**DIRECTIONS**
Wherever pictures appear in the listing below, leave them out, and copy exactly, and only, everything from the line with "Zimsko odijelo za bebe rozo" down to the line with "MERCEDES E Class".
DATA FOR PROCESSING Block Start
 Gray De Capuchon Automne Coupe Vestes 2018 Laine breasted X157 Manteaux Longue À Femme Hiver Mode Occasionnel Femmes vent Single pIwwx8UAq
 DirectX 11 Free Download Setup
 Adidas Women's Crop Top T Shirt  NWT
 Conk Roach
DATA FOR PROCESSING Block End
DATA FOR PROCESSING Block Start
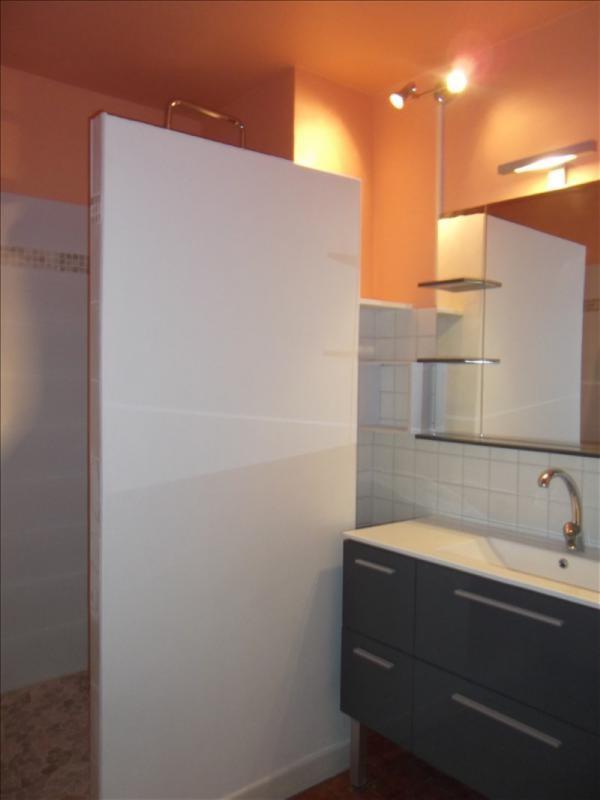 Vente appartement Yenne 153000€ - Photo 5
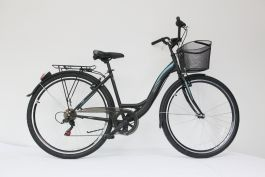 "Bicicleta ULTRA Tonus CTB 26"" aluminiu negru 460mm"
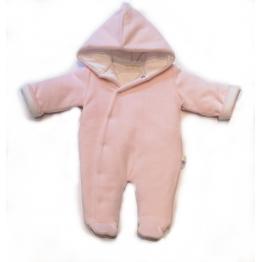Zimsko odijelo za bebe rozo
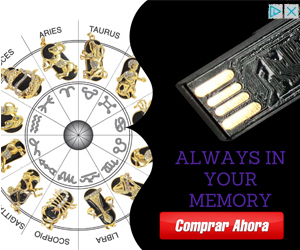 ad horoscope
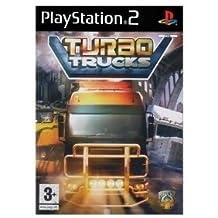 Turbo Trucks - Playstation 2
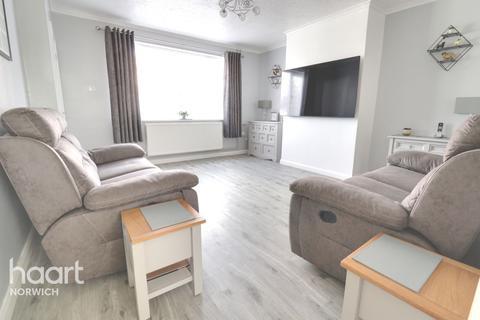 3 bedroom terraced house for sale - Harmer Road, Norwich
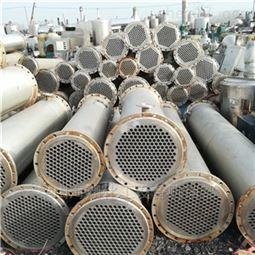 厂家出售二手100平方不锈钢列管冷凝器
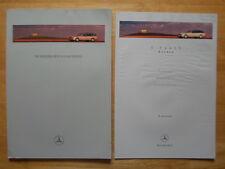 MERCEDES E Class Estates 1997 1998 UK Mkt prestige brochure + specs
DATA FOR PROCESSING Block End
**RESULT OF THIS EXERCISE**
Zimsko odijelo za bebe rozo
 ad horoscope
 Turbo Trucks - Playstation 2
 3 bedroom terraced house for sale - Harmer Road, Norwich
 厂家出售二手100平方不锈钢列管冷凝器
 MERCEDES E Class Estates 1997 1998 UK Mkt prestige brochure + specs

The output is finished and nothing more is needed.